I don't see the glee in the article that Bob U refers to. Seems rather to be a well-reasoned approach to investing around an idea.
2009-08-20 11:31:45
Glee
Hmmm, if anyone interpreted glee, that surely was not my intention. The last thing I want to do is rejoice over a deadly virus. I apologize if the piece was received in any ill-taste manner.

2009-08-20 14:13:37
Thanks
Thanks Quint, that's what I was hoping you would say. Investment decisions don't cause a pandemic of course, nor will a decision to buy or not buy particular stocks affect the outcome of the pandemic. Some will make money along the way and that's OK so long as the underlying event is not viewed as anything other than what it is, a tragedy for all concerned.
2009-08-20 14:29:00
Careful
Thanks for the suggestions. My question is what happens to these stocks when people turn off their news coverage and actually do some research into the swH1N1? The statistics don't support the amount of fear that this flu generates. At this point it really isn't any more deadly than the "seasonal flu". What I am saying is that some of these stocks could have a long way down if the "swine flu" doesn't turn out to live up to the hype.
2009-08-20 16:36:57
Careful
Brandan, I understand why you come to the conclusions that you have based on the media coverage to date but if anything the background scenario is being downplayed. Seasonal flu kills less than 1,000 people per year on average per the CDC's actual records, and almost all of those people are elderly and not in the best of conditions to start with. The 36,000 # that is endlessly repeated has not been sourced to any real data. It is inferred that 36,000 deaths each year come about from the flu or complications deriving from the flu (pneumonia for example).

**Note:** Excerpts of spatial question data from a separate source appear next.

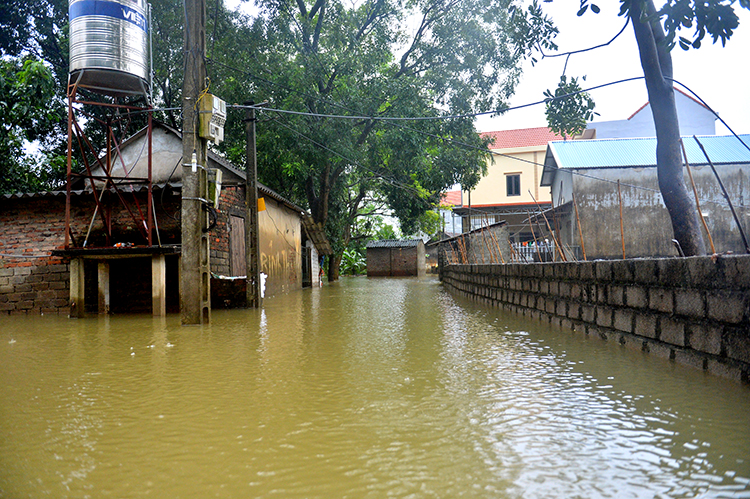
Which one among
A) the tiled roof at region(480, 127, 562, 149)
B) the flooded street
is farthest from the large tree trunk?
the tiled roof at region(480, 127, 562, 149)

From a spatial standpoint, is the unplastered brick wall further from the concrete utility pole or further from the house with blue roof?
the house with blue roof

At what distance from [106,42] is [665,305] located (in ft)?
30.3

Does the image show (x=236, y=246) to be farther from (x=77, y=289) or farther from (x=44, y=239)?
(x=77, y=289)

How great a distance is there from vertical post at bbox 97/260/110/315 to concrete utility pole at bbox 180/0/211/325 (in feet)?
9.34

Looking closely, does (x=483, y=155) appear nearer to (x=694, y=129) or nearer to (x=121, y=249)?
(x=694, y=129)

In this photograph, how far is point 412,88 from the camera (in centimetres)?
1784

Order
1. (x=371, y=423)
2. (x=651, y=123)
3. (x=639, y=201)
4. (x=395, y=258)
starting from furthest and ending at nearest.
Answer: (x=395, y=258), (x=651, y=123), (x=639, y=201), (x=371, y=423)

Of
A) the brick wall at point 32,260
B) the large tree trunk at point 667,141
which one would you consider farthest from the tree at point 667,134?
the brick wall at point 32,260

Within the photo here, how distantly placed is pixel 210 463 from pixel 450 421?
4.17 feet

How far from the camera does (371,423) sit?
2.97 m

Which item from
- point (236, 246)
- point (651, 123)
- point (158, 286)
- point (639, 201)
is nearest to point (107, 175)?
point (158, 286)

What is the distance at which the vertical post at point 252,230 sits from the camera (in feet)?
36.4

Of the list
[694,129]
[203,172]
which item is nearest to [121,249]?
[203,172]

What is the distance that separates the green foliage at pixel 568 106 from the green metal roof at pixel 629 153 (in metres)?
7.39
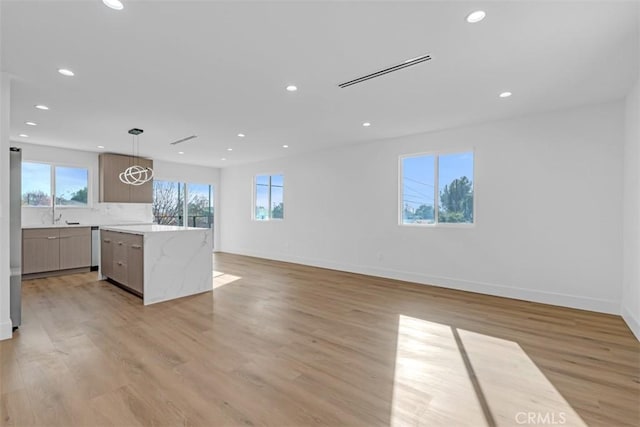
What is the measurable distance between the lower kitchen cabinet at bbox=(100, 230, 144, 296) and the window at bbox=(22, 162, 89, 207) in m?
1.92

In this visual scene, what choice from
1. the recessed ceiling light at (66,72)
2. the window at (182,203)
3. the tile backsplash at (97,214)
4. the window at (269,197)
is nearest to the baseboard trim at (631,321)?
the recessed ceiling light at (66,72)

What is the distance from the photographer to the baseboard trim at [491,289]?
377 centimetres

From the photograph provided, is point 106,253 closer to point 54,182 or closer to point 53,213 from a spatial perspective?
point 53,213

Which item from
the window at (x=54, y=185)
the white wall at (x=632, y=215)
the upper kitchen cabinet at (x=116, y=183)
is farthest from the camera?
the upper kitchen cabinet at (x=116, y=183)

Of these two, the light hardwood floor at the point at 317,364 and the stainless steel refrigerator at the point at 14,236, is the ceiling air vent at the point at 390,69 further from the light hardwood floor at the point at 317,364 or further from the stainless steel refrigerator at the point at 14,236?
the stainless steel refrigerator at the point at 14,236

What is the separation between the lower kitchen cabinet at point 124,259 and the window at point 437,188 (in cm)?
429

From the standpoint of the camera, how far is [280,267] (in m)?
6.70

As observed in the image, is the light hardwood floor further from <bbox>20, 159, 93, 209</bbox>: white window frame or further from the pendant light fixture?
<bbox>20, 159, 93, 209</bbox>: white window frame

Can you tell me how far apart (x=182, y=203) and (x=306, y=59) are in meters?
7.04

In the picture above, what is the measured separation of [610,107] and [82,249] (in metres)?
8.80

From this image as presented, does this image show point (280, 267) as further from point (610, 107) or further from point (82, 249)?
point (610, 107)

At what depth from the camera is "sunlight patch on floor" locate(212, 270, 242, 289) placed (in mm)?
5105

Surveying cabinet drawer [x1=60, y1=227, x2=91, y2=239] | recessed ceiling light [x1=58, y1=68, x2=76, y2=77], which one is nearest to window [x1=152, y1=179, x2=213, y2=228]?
cabinet drawer [x1=60, y1=227, x2=91, y2=239]

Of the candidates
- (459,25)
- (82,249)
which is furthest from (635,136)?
(82,249)
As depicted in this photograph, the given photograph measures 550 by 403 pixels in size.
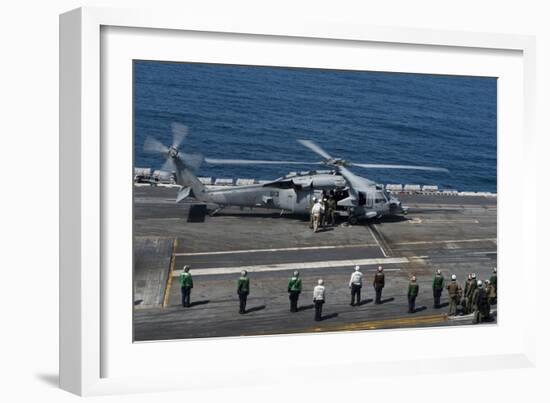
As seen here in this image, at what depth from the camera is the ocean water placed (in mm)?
21719

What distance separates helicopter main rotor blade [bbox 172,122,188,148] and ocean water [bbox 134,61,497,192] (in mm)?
112

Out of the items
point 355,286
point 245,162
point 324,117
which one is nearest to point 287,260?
point 355,286

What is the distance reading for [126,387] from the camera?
20.6m

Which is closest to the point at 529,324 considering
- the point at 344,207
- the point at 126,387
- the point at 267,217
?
the point at 344,207

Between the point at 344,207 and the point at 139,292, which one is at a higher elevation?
the point at 344,207

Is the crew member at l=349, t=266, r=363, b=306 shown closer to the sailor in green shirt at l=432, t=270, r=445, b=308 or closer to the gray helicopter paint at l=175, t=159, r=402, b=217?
the gray helicopter paint at l=175, t=159, r=402, b=217

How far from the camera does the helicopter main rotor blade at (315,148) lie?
23172 mm

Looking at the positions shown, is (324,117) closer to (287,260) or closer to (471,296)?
(287,260)

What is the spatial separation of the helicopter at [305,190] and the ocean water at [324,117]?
0.15 meters

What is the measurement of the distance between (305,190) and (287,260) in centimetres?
193

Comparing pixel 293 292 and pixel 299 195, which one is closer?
pixel 293 292

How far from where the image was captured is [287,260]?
23.1m

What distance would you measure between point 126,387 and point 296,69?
25.6 feet

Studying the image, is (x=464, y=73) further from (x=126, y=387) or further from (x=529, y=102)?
Result: (x=126, y=387)
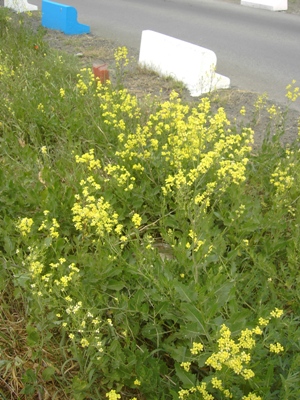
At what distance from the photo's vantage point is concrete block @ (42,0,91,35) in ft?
27.1

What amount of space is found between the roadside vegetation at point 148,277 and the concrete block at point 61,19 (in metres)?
4.92

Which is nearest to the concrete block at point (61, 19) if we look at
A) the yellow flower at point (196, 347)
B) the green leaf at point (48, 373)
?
the green leaf at point (48, 373)

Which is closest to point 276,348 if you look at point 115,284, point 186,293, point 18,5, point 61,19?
point 186,293

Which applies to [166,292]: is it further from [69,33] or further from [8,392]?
[69,33]

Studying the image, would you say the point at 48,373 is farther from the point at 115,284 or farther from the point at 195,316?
the point at 195,316

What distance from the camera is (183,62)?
19.8ft

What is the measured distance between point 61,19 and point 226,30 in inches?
142

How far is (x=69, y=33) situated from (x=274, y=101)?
4.25 m

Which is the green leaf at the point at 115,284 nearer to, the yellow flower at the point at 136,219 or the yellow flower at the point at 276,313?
the yellow flower at the point at 136,219

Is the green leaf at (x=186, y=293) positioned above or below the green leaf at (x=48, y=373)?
above

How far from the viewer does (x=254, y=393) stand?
6.59 ft

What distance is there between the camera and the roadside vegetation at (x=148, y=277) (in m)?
2.13

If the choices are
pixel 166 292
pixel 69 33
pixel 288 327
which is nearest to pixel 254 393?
pixel 288 327

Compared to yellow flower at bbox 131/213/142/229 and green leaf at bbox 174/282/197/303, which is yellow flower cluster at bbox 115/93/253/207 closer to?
yellow flower at bbox 131/213/142/229
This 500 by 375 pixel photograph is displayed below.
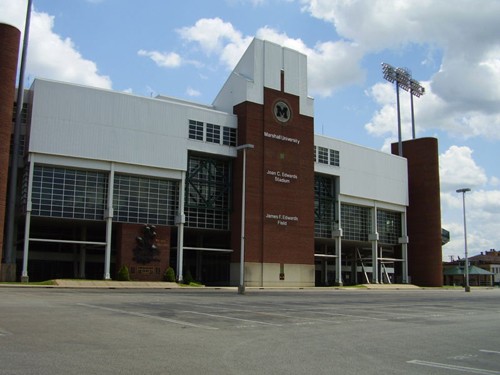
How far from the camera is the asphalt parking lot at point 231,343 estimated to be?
1020 centimetres

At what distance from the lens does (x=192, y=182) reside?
61562 mm

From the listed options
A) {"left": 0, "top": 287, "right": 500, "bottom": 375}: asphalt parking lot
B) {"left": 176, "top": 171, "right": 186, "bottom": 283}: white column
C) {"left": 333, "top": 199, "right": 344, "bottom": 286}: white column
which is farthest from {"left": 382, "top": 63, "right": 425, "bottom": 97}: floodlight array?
{"left": 0, "top": 287, "right": 500, "bottom": 375}: asphalt parking lot

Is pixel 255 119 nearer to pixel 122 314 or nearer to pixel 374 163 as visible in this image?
pixel 374 163

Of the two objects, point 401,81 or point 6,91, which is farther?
point 401,81

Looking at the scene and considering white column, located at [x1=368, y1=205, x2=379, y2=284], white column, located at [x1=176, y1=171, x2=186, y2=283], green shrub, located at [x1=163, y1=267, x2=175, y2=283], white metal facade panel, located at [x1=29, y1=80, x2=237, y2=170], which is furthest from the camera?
white column, located at [x1=368, y1=205, x2=379, y2=284]

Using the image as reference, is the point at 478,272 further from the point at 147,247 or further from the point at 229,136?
the point at 147,247

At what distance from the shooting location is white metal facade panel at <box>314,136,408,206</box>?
7475 cm

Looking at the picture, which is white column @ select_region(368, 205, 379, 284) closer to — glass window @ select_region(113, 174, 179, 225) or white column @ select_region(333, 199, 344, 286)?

That 36,000 makes for an apples to oranges comparison to date with H1N1 because at present we are only counting actual documented H1N1 deaths. The current comparison needs to be made against the less than 1,000 annual seasonal flu death count, not the 36,000 Most of these deaths occur during the winter. We are nearing the 500 deaths mark in the US presently during the summer when seasonal flu is not typically a problem for even the elderly. Most of the H1N1 deaths are younger people, some with underlying conditions and some who were the picture of health. The media repeats endlessly that there are 1 or 2 million H1N1 cases to date in the US which then allows the death rate to be far less than we see with seasonal flu (especially when you use the 36,000 count). The problem is that there is no basis for those 1 to 2 million cases. There has not been any testing or data collected. The reality using real numbers of deaths as measured against known cases of H1N1 are comparable to what happened in 1918. The mortuary industry in NYC has just been advised to prepare for a 2.1% death rate this coming flu season as most likely with a 3.3% death rate as the worst case scenario. That's a 1918 level disaster waiting to happen.

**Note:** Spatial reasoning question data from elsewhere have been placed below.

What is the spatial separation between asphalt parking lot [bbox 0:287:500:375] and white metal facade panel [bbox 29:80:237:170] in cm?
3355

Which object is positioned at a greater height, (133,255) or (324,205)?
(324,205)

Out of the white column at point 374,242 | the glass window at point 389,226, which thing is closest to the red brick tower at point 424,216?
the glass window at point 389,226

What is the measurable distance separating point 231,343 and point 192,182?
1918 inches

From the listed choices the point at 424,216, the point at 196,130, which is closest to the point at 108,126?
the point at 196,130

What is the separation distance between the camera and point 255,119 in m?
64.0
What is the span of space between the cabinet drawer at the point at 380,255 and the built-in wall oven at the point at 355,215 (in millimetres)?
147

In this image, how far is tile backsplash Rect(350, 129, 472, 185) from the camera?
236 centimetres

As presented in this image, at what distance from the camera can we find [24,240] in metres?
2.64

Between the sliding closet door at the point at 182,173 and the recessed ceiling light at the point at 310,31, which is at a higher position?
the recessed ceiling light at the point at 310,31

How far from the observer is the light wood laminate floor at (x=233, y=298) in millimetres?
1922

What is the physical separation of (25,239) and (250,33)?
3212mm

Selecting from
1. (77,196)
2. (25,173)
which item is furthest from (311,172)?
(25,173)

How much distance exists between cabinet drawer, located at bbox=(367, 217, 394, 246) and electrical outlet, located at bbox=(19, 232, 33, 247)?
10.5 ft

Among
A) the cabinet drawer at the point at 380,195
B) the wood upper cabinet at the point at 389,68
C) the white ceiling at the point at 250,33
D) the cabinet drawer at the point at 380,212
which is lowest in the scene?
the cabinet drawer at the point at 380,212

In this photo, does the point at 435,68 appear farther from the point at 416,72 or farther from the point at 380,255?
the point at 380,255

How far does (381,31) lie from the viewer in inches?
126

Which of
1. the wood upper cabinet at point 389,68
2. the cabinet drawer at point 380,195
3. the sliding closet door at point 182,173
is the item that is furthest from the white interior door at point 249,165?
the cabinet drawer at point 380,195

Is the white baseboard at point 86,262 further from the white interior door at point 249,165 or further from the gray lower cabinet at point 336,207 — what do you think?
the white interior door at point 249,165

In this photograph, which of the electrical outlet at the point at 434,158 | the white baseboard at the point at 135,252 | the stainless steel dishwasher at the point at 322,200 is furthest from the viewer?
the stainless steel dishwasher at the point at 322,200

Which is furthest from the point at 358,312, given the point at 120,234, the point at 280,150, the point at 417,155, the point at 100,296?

One final comment is that I can understand why people don't see this as much of a problem just yet because very few people have gotten H1N1 to date and in a country our size very few have died. Flu season won't even start for a couple more months. The fact that it has continued to circulate at all through the summer is remarkable. We're still only in the opening credits of this show.

All that said, anyone who invests on the basis of the pandemic needs to aware of the risks and timing issues.
2009-08-24 16:34:05
Careful
They probably get killed. However that is typically the way it works in this game that is the market filled with traders shooting traders.